Di Orio: fui rassicurato e non chiusi l'ateneo

Grandi Rischi, il rettore spiega al giudice la sua scelta di lasciare aperta l'università

L'AQUILA. Il rettore Ferdinando di Orio è stato il protagonista della decima udienza del processo ai sette componenti della commissione Grandi rischi: per le sue dichiarazioni ma anche per una contestazione di cui è stato bersaglio da parte di un manipolo di giovani. Eppure l'udienza doveva essere imperniata sulla testimonianza dell'ex capo della Protezione civile Guido Bertolaso il quale ha fatto sapere che è fuori Italia e non torna prima del 15 gennaio. E, forse proprio per la prevista presenza di Bertolaso, i sette imputati di omicidio colposo per la prima volta c'erano tutti: Franco Barberi, Enzo Boschi, Giulio Selvaggi, Gian Michele Calvi, Claudio Eva, Mauro Dolce e Bernardo De Bernardinis.

Ma torniamo al rettore. «Anche io sono stato rassicurato», ha detto, «da quanto fu affermato dalla Commissione Grandi Rischi, anche perchè considero Barberi e Boschi autorità assolute in materia di terremoti. Per questo non ho convocato il Senato accademico per far chiudere l'Università, altrimenti l'Ateneo avrebbe potuto essere chiuso solo dal nuovo prefetto che in quel momento, se ricordo bene, ancora non era stato nominato». «Aggiungo», ha precisato l'ex senatore, «che tutte le altre scuole erano rimaste aperte e a maggior ragione poteva restare aperta l'Università dove gli alunni sono maggiorenni».

Di Orio voleva far partecipare alla commissione anche due esperti della sua istituzione. «Avevo proposto alla Protezione civile di far partecipare alla commissione anche i nostri docenti Gianluca Ferrini e Antonio Moretti», ha detto, «perchè sono dei profondi conoscitori della geologia del territorio aquilano e del comportamento sismico delle sue faglie. Ma la richiesta non è stata accolta in quanto mi venne detto che potevano farne parte soltanto determinate persone nominate dal ministero».

Mentre testimoniava il rettore alcuni giovani hanno cercato di proiettare su un maxi-schermo, nelle vicinanze del tribunale, un'intervista che egli rilasciò nei giorni precedenti al terremoto, in cui diceva «No a dannosi allarmismi per il sisma». L'intervento delle forze dell'ordine, però, ha impedito la proiezione, per la quale, da quanto si è appreso, era stata ingaggiata una ditta napoletana. L'accusa che molti studenti hanno rivolto al rettore è di non aver chiuso l'Ateneo, che nei crolli del 6 aprile 2009 ha perso 55 iscritti.

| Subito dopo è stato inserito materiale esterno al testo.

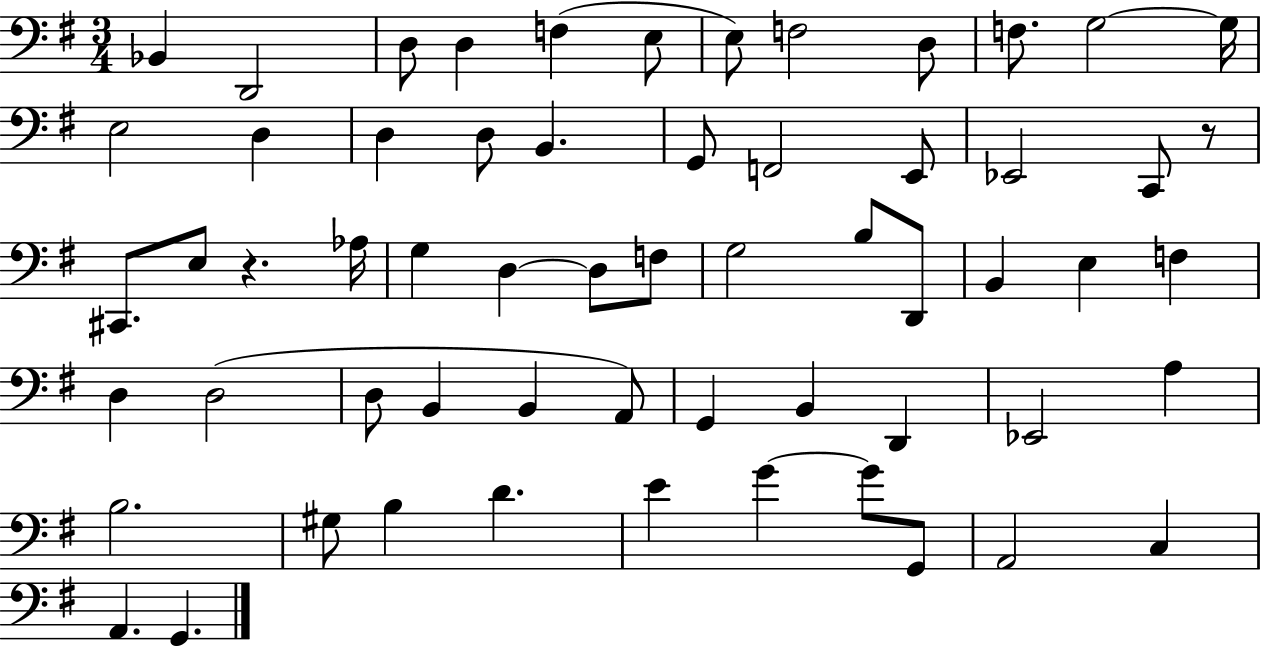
X:1
T:Untitled
M:3/4
L:1/4
K:G
_B,, D,,2 D,/2 D, F, E,/2 E,/2 F,2 D,/2 F,/2 G,2 G,/4 E,2 D, D, D,/2 B,, G,,/2 F,,2 E,,/2 _E,,2 C,,/2 z/2 ^C,,/2 E,/2 z _A,/4 G, D, D,/2 F,/2 G,2 B,/2 D,,/2 B,, E, F, D, D,2 D,/2 B,, B,, A,,/2 G,, B,, D,, _E,,2 A, B,2 ^G,/2 B, D E G G/2 G,,/2 A,,2 C, A,, G,,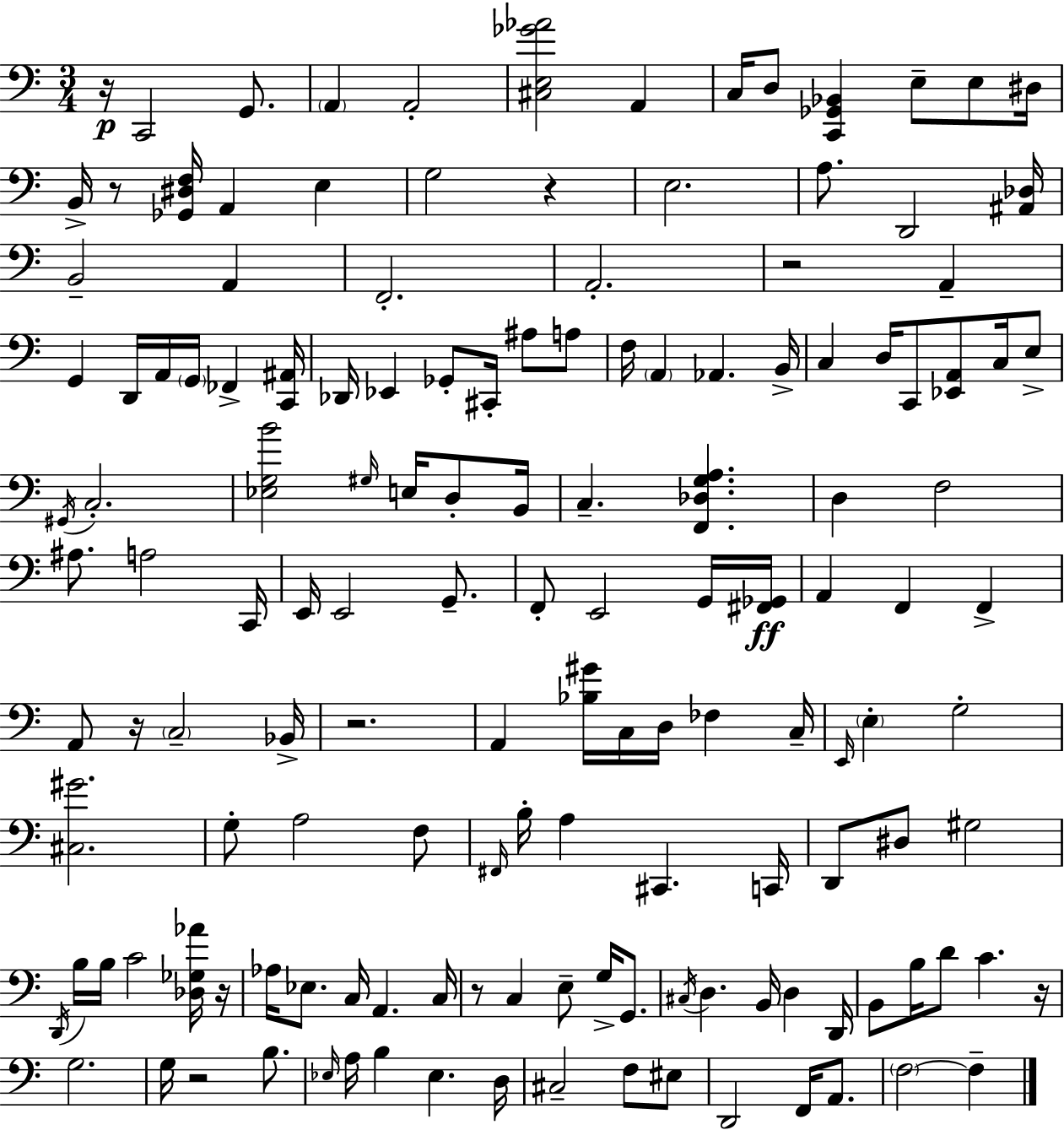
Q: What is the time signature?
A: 3/4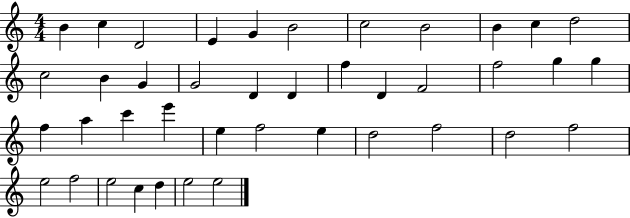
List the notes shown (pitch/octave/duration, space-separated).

B4/q C5/q D4/h E4/q G4/q B4/h C5/h B4/h B4/q C5/q D5/h C5/h B4/q G4/q G4/h D4/q D4/q F5/q D4/q F4/h F5/h G5/q G5/q F5/q A5/q C6/q E6/q E5/q F5/h E5/q D5/h F5/h D5/h F5/h E5/h F5/h E5/h C5/q D5/q E5/h E5/h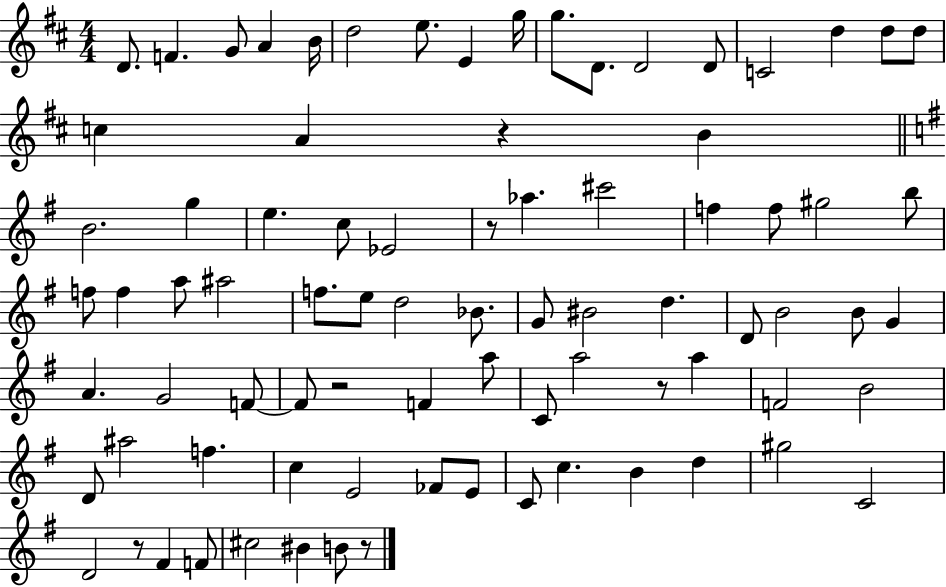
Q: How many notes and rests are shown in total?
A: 82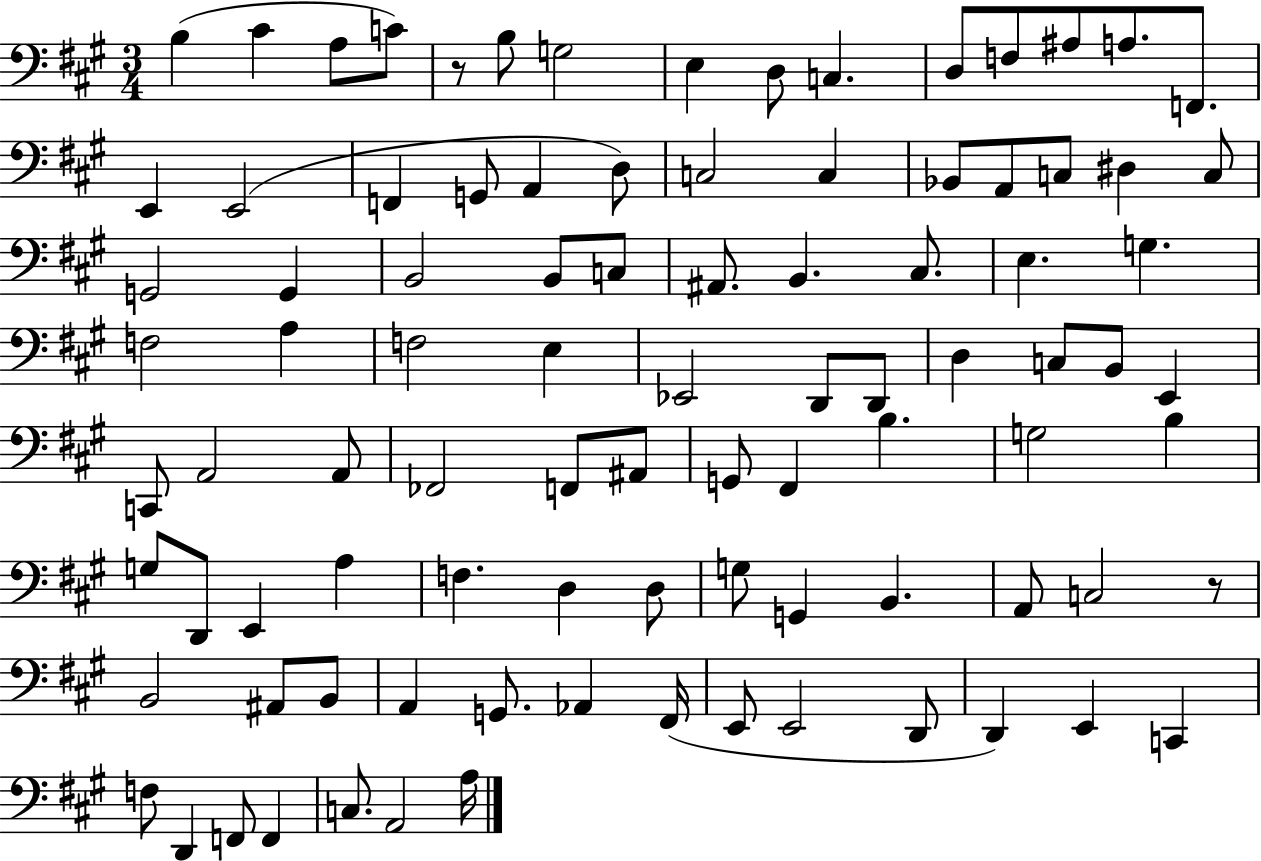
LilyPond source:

E' stata poi la volta della testimonianza del professore di geologia dell'Università Gianluca Ferrini. «Io non fui rassicurato dagli esiti del Commissione» ha detto «perchè ritenevo che lo sciame sismico in atto non fosse un normale e graduale rilascio di energia, essendo le scosse crescenti per intensità e frequenza. E poi perchè la storia sismica dell'aquilano ci dice che i terremoti distruttivi hanno fatto seguito proprio a prolungati sciami». Ferrini ha espresso perplessità sulle teorie di Giampaolo Giuliani e sulla possibilità di prevedere il terremoto basandosi sulla rilevazione del gas radon». La riunione della commissione Grandi Rischi del 31 marzo al centro della deposizione del dirigente regionale Altero Leone. «Si parlò dello sciame e nessuno di loro escluse la possibilità di una forte scossa». Questo uno dei passaggi chiave della testimonianza resa dal dirigente regionale della Protezione civile che ha smentito toni rassicuranti usati dai componenti della commissione Grandi rischi. Successivamente il testimone ha aggiunto che «ero preoccupato prima e preoccupato pure dopo», tanto che «volevo programmare, ma non c'è stato tempo, alcuni interventi sulle scuole».